ANTI-CD3 ANTIBODIES: More specific immunotherapy is in understanding when antigen is presented to the T cells, one of the important receptors is the CD3 receptor. Monoclonal antibodies against this receptor can be expected to block or at least modulate the immune process . using monoclonal anti-CD3 antibodies have shown that it is possible to block the destructive autoimmune process and thereby at least postpone the decline of beta-cell function[16,7,17]
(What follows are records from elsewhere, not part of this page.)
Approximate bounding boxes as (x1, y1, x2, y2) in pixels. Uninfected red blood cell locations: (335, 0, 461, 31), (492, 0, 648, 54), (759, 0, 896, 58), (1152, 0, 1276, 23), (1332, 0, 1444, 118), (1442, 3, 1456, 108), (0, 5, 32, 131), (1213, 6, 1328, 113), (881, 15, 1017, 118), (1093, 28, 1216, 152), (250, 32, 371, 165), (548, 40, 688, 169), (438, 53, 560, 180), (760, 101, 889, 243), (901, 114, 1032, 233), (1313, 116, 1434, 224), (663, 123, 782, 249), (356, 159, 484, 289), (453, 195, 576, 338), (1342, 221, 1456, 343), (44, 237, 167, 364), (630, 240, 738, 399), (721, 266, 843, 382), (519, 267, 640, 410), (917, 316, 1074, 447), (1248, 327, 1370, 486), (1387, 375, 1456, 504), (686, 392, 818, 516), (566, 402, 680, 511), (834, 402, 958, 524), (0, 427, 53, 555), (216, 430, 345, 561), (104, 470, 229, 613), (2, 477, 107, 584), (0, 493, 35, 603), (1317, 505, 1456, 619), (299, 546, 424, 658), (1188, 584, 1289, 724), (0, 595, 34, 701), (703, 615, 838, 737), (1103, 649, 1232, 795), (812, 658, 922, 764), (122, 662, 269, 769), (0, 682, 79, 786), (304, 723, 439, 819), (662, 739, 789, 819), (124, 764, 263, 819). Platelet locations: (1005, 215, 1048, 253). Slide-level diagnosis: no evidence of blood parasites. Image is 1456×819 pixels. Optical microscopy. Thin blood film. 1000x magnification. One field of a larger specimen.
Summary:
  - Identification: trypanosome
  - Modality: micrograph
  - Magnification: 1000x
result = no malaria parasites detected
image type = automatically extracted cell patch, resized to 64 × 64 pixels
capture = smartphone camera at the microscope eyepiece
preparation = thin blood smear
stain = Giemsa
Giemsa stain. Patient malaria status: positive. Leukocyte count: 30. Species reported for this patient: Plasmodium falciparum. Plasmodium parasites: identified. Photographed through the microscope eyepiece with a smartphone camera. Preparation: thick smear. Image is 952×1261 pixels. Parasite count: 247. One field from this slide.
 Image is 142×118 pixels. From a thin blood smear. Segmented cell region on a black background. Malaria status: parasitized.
Peptide of HSP60 (DiaPep277). HSP60 is a ubiquitous protein. It is chaperones, present in the mitochondria and mature insulin-secretory granules of pancreatic beta-cells and is one of the important autoantigen in diabetes. The dominant epitope of HSP60 was found to be peptide HSP277 , and its modified form, Dia- Pep277, has been used in patients with recent-onset type 1 diabetes for prevention of further beta -cell loss and has been to preserve C-peptide, as at the end of the follow-up period, the subjects had improved mean C-peptide levels and required significantly less exogenous insulin to obtain Similar A1C as the placebo group. Interestingly, the drug treated group had a shift of the T-cell response to HSP60 from a proinflammatory Th1 to a predominant Th2 phenotype (with interleukin [IL]-10 and IL-13) (18, 19)
GAD65 (Diamyd). The 65-kDa isoform of GAD (GAD65) is found in beta-cells (and other tissues) and considered a major autoantigen in autoimmune diabetes (20). A large body of evidence has indicated that antibodies to GAD65 may be found in 70-75% of type 1 diabetic patients and that GADA is the most sensitive autoantibody marker for LADA.(16,17,7).Studies of nonobese mice with diabetes show that administration of the GAD65 isoform can prevent autoimmune destruction of beta cells.These findings suggest that GAD65 administration couldbe used as a preventive treatment.No study-related adverse effects were reported
A variety of novel therapeutic agents and therapies like transplantation, DNA vaccines are being tried to treat LADA. Because the autoimmune process in LADA is thought to be slower than in childhood type 1 diabetes, there is a larger window of opportunities for intervention. Prevention of destruction of beta cells in LADA can also prove useful model for treatment of IDDM. Hence a lot of research is required in this area to define the best strategy to combat LADA.